Il Segretario SLM Fast-Confsal Lazio,
Renzo Coppini
, tiene a evidenziare che “rispetto alla Giardinetti, e alle
altre criticità derivate da una gestione opinabile, quali per esempio sicurezza
e orario di lavoro, manutenzioni eccetera, stiamo portando avanti una dura
vertenza con Atac SpA. Migliorare il servizio è doveroso, ma nel rispetto del
personale e dell’utenza, con la quale è fondamentale creare un rapporto
granitico per affrontare e risolvere insieme queste problematiche”.

A conti fatti, sono circa 10milioni di euro le risorse che sono
state impegnate finora sulla Giardinetti. E a rendicontarlo è proprio il
Coordinamento: “circa 3milioni di euro
in tre anni per tratta attualmente sospesa, destinanti al rifacimento degli
attraversamenti stradali, via del Grano, Obi ex-Siropa e via Pietro Belon, e
per il rinnovo dei binari. In più ci sono circa 4 milioni di euro circa serviti per la costruzione della stazione
Giardinetti.
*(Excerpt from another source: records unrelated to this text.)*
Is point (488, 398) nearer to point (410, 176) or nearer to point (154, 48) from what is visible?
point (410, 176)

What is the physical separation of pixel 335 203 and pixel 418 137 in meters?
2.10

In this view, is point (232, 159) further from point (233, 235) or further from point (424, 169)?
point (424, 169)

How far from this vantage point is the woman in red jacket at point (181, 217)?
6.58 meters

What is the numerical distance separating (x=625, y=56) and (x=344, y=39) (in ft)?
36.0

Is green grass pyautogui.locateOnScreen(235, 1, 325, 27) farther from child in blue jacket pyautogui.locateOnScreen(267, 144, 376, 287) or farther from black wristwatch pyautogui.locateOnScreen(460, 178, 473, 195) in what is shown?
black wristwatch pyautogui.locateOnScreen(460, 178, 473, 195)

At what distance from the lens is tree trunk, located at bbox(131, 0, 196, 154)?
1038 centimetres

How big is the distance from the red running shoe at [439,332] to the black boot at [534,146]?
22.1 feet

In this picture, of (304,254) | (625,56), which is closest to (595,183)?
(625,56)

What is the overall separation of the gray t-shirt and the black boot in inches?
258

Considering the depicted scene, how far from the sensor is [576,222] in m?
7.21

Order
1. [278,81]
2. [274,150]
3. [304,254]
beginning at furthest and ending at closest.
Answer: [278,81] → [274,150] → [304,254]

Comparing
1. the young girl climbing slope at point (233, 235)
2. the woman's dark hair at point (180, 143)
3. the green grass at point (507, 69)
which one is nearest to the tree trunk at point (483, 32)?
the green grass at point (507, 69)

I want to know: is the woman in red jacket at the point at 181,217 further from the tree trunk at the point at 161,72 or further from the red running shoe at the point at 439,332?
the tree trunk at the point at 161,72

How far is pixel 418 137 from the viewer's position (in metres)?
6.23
Sulla ferrotramviaria attiva, invece, sono stati spesi circa 3milioni di euro per il completo
rifacimento del piazzale di Centocelle,
binari e deviatoi compresi, e circa 1
milione di euro
per il rifacimento dei binari tra Centocelle e Laziali. È
stato messo in preventivo la riqualificazione dell’intersezione di Largo
Alessi, altri 100mila euro. Questo è
quello che siamo riusciti a sapere, intendiamoci. E ora, vogliono smantellare
tutto. Pura follia. Noi diciamo di dare continuità al preesistente,
fattibilissimo, come la logica vorrebbe”.  
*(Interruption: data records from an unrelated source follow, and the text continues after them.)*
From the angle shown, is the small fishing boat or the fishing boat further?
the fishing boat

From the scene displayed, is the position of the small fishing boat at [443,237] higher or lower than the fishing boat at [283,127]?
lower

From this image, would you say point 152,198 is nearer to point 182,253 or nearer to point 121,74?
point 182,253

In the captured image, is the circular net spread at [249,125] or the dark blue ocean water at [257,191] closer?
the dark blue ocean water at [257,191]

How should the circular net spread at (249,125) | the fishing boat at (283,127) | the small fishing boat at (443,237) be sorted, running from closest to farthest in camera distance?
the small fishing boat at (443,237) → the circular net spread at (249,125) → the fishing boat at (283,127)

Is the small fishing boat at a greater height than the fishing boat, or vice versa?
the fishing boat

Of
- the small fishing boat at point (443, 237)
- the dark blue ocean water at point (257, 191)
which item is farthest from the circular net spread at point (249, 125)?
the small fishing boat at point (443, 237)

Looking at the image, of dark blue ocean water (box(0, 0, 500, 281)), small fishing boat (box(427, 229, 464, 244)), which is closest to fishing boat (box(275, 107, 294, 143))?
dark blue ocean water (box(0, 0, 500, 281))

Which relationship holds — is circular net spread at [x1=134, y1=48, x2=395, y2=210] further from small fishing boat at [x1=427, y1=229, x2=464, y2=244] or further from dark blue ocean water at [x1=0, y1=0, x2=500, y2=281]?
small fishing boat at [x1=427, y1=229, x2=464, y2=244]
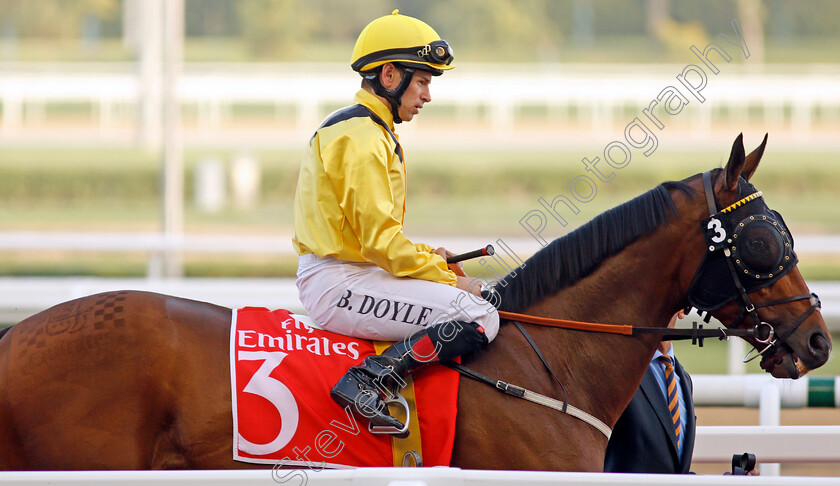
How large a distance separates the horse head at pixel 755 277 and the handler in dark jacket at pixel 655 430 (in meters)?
0.33

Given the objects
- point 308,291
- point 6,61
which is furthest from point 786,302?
point 6,61

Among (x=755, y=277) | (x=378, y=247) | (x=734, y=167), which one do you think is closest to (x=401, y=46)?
Result: (x=378, y=247)

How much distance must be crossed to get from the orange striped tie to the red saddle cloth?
2.94 feet

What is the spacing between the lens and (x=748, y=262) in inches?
100

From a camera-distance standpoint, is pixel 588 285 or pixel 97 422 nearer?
pixel 97 422

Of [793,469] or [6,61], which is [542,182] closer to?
[793,469]

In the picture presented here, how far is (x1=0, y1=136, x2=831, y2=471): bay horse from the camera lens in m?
2.34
Da qui l’idea di presentare un esposto dalla Corte dei Conti e di istituire una “commissione interna di esperti di Tecnica-Economia ed Esercizio dei Trasporti con valore legale”, capace di “predisporre una relazione, con le controdeduzioni al piano paventato dall’Amministrazione di Roma Capitale (smantellamento e adozione scartamento ordinario), da trasmettere e discutere con la Regione Lazio e il MIT. È altrettanto importante”, conclude il Coordinamento, “promuove incontri e manifestazioni per sensibilizzare la cittadinanza su questo tema”.